#### LIST OF TASKS:
1) Answer these questions about the article on Dubai's property market below, one answer per line and marked to match.
(a) By what percentage did global property prices rise on average in 2017?
(b) Which up-market areas of Dubai does the article name as having positive market sentiment?
(c) To how many Chinese cities are there direct flights?
2) Rewrite the passage of the article on Dubai's property market below between "Who’s investing in" and "13 Chinese cities.", inclusive, swapping in "real estate market" wherever "property market" appears.

#### ARTICLE:
— START —

As Dubai becomes more connected and invites foreign investment, its property market should benefit

Global property prices increased on average by 2.1 per cent in 2017, up from 1.6 per cent the previous year, according to Knight Frank’s Prime International Residential Index.

Oversupply in Dubai, however, has meant that prices there softened by 5 per cent over the same period, although the picture is brighter than this statistic suggests.

The Dubai market has always been relatively volatile, with textbook market cycles seemingly accelerated within a very short timeline. Such behaviour can be expected in growing markets, with each significant price movement resulting in a slightly more measured response.

But the market does appear to be maturing. Performance has improved over previous years, and sentiment is also encouraging, with the impact of caps on borrowing, caps on loan payments and falling oil prices starting to recede.

Supply side issues appear to be inhibiting this early stage positivity, although some neighbourhoods have been impacted more than others. Significant oversupply in Downtown – Dubai’s central hub is dragging down average property prices, whereas market sentiment in more up-market areas such as Emirates Hills, The Lakes and the Palm Jumeirah is positive, as an abundance of amenities, high-quality properties and good transport links continue to attract demand.

Who’s investing in Dubai’s property market?

Dubai’s property market is made up of a diverse investor base, with over 200 nationalities investing in the 18 months to June 2017. The market has drawn significant Chinese investment, and the country now ranks sixth-highest for inbound property investment, having been eighth-highest as recently as May last year. A policy shift that grants Chinese nationals visas on arrival in Dubai has been a key driver of this, as well as the increased connectivity permitted by direct flights to 13 Chinese cities.

— END —

#### PROVIDED DATA:
— START —

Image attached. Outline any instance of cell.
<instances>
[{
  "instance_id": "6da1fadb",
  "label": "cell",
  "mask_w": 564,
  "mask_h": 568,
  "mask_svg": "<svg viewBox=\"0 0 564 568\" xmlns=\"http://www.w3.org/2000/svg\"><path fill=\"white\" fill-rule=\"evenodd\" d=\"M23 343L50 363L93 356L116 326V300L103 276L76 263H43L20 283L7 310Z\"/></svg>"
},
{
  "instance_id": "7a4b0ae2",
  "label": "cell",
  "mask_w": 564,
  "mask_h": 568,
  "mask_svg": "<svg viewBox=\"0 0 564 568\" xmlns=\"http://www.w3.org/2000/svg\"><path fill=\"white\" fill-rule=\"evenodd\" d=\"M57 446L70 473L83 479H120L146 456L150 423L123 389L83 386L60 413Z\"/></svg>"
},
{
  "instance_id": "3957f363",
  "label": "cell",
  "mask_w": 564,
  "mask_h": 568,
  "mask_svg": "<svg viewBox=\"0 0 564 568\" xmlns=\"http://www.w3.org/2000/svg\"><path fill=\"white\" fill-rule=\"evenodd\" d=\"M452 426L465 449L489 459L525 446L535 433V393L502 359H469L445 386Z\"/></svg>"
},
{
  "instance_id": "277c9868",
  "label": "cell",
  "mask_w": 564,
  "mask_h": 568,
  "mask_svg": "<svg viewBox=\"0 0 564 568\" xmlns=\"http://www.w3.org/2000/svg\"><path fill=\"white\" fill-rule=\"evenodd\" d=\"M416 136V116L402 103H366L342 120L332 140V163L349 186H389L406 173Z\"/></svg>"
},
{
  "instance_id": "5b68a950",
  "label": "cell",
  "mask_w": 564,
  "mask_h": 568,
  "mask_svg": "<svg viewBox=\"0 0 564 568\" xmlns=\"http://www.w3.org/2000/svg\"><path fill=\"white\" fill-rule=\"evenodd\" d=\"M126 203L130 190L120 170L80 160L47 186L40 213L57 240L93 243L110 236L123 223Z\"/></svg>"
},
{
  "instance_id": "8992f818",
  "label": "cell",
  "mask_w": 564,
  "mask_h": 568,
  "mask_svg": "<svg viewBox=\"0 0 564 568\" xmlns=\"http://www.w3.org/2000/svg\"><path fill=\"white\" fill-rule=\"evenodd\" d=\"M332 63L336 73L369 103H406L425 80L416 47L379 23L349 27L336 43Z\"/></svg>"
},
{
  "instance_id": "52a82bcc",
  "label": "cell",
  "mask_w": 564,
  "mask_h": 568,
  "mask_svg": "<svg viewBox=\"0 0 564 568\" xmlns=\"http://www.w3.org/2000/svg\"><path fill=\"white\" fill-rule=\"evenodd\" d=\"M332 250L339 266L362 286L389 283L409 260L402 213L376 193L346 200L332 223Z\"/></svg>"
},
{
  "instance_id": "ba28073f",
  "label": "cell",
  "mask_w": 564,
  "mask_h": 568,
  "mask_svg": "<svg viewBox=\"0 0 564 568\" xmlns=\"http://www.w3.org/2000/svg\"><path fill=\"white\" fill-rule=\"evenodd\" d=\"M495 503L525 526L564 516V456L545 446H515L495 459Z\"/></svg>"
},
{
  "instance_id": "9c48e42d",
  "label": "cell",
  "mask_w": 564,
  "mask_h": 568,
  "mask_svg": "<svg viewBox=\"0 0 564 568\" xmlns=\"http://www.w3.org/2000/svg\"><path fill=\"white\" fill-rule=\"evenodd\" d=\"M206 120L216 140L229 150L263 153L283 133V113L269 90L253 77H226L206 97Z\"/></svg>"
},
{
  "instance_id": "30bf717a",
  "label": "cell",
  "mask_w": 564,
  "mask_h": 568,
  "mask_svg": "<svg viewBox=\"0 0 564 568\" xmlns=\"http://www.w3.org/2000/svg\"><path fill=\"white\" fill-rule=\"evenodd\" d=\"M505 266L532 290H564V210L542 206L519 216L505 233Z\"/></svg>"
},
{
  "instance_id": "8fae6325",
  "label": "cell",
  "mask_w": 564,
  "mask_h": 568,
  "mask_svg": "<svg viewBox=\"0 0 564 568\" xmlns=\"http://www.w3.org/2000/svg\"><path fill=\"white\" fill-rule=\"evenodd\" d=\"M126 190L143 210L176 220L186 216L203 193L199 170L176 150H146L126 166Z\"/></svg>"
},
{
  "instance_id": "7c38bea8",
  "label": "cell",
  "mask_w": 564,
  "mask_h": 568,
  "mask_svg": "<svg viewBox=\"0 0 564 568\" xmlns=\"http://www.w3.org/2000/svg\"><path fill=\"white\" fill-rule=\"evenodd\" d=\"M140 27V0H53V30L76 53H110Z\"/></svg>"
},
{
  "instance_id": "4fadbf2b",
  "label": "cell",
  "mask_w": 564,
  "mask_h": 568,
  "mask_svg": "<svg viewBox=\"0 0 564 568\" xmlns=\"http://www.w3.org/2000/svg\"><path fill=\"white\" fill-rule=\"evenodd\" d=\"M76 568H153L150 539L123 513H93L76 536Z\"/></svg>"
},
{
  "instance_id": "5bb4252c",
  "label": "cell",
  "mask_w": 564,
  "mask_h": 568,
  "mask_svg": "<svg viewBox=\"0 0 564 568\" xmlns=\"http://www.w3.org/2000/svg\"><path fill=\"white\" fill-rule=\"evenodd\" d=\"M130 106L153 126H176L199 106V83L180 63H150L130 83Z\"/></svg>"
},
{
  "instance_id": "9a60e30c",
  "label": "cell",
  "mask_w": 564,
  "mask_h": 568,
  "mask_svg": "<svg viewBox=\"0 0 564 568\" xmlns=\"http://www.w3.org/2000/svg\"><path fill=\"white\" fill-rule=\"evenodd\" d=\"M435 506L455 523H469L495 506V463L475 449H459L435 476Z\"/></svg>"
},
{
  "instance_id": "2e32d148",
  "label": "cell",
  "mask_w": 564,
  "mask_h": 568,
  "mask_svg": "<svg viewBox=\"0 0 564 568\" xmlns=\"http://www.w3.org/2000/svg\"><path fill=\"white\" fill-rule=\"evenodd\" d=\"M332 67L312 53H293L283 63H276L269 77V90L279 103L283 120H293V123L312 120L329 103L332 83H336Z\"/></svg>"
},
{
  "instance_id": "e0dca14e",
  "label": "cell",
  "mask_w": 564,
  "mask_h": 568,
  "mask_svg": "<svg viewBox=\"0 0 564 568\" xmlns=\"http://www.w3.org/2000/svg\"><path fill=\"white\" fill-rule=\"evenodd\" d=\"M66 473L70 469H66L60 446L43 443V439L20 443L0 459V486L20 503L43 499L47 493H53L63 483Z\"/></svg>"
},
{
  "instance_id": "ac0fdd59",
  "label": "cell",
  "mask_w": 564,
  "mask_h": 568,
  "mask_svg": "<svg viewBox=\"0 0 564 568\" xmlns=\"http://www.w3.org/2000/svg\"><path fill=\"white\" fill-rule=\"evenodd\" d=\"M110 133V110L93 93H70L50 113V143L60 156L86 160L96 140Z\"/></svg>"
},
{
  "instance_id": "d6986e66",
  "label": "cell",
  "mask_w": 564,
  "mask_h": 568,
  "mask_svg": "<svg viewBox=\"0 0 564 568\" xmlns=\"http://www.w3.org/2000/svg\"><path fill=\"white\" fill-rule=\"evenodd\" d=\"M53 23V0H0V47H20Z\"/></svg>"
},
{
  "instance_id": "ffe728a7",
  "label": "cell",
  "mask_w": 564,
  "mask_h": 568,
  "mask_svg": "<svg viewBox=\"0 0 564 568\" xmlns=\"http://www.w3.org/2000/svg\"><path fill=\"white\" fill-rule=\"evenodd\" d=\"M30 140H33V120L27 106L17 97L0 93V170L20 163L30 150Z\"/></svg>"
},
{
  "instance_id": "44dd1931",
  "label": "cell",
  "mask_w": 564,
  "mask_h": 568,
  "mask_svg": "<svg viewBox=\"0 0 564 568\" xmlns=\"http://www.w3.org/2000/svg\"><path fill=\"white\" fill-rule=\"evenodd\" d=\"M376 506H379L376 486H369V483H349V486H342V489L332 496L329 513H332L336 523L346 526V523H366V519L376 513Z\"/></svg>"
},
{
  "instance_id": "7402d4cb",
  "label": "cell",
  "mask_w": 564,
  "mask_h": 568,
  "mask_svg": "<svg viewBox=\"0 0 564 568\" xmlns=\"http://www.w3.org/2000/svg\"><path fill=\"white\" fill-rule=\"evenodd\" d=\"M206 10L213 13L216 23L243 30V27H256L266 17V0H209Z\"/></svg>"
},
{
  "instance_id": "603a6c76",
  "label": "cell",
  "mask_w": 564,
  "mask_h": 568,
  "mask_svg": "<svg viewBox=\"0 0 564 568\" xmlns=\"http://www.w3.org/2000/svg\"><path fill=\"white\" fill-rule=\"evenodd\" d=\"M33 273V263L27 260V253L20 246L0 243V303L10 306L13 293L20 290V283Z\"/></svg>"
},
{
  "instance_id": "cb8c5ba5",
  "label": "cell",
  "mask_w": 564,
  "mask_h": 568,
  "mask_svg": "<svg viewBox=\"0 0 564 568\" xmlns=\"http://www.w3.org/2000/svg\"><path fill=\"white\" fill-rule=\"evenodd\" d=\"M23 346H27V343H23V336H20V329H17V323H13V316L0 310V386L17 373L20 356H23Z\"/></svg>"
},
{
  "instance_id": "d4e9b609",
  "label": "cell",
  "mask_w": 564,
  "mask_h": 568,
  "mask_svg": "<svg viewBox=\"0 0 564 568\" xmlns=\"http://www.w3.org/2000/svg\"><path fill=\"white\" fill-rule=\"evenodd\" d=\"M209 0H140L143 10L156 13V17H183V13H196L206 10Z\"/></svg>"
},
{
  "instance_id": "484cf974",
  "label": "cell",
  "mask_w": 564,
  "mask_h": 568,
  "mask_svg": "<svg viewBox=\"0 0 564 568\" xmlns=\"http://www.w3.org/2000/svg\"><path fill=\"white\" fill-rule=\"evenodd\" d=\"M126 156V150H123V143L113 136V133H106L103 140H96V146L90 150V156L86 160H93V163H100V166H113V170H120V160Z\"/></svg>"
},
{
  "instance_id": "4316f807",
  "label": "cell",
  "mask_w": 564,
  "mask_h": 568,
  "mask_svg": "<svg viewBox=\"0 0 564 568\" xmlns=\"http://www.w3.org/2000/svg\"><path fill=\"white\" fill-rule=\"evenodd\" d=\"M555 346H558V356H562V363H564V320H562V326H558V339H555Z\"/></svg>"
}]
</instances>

— END —
— START —

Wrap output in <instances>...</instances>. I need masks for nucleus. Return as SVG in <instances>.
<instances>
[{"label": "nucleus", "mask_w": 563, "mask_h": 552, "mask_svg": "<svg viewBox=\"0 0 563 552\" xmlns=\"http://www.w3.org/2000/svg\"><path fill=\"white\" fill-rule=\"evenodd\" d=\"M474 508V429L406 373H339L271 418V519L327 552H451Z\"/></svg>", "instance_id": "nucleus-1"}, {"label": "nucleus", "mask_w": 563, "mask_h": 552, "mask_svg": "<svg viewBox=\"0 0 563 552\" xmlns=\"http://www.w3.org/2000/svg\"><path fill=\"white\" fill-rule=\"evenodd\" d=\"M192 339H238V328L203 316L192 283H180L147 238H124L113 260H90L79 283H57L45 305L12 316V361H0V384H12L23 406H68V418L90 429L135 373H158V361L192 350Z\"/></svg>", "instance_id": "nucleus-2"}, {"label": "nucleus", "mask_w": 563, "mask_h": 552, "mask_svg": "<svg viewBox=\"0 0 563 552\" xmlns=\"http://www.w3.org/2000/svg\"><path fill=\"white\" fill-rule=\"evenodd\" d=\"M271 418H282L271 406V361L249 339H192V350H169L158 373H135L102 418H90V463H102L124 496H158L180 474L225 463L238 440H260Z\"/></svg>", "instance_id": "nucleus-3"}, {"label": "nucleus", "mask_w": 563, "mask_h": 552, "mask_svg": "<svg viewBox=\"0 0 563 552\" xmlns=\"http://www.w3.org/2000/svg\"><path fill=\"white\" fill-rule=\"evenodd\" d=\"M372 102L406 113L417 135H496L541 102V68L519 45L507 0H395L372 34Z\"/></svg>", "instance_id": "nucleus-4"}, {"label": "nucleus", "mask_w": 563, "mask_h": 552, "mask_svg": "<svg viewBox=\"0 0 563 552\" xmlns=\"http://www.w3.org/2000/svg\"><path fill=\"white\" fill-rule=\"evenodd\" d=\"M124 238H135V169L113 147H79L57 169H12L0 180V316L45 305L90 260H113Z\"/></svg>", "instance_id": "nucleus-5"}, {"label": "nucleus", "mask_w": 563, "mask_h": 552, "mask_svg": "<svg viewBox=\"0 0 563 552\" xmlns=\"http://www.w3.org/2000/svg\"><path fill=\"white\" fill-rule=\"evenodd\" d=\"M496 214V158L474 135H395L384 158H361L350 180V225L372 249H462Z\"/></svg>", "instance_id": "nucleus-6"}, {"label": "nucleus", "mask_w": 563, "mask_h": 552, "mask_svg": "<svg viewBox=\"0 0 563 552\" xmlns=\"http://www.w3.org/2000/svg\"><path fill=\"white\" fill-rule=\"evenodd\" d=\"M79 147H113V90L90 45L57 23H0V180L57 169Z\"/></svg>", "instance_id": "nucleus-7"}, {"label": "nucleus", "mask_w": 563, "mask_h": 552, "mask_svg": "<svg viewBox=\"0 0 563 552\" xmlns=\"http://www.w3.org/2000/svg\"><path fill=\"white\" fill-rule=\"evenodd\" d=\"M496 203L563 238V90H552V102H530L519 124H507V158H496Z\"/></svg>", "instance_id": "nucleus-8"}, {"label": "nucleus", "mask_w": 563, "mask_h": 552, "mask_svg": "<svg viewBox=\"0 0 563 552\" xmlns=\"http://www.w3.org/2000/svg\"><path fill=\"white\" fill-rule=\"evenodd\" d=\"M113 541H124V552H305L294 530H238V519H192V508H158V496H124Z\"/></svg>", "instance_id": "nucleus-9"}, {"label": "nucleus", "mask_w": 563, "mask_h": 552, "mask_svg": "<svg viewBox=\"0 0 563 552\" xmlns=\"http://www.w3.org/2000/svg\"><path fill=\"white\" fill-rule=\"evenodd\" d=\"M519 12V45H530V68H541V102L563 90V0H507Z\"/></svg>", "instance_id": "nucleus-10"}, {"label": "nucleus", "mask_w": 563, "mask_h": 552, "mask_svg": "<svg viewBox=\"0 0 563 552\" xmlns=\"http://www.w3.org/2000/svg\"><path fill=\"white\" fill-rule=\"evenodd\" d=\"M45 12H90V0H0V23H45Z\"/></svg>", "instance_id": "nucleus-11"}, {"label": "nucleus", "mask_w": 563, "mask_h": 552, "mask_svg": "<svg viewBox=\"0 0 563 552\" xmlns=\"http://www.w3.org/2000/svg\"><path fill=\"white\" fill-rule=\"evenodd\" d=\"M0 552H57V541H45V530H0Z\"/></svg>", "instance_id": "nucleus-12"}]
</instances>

— END —

#### RESULTS BY TASK:
1)
(a) 2.1 per cent
(b) Emirates Hills, The Lakes and the Palm Jumeirah
(c) 13

2)
Who’s investing in Dubai’s real estate market?

Dubai’s real estate market is made up of a diverse investor base, with over 200 nationalities investing in the 18 months to June 2017. The market has drawn significant Chinese investment, and the country now ranks sixth-highest for inbound property investment, having been eighth-highest as recently as May last year. A policy shift that grants Chinese nationals visas on arrival in Dubai has been a key driver of this, as well as the increased connectivity permitted by direct flights to 13 Chinese cities.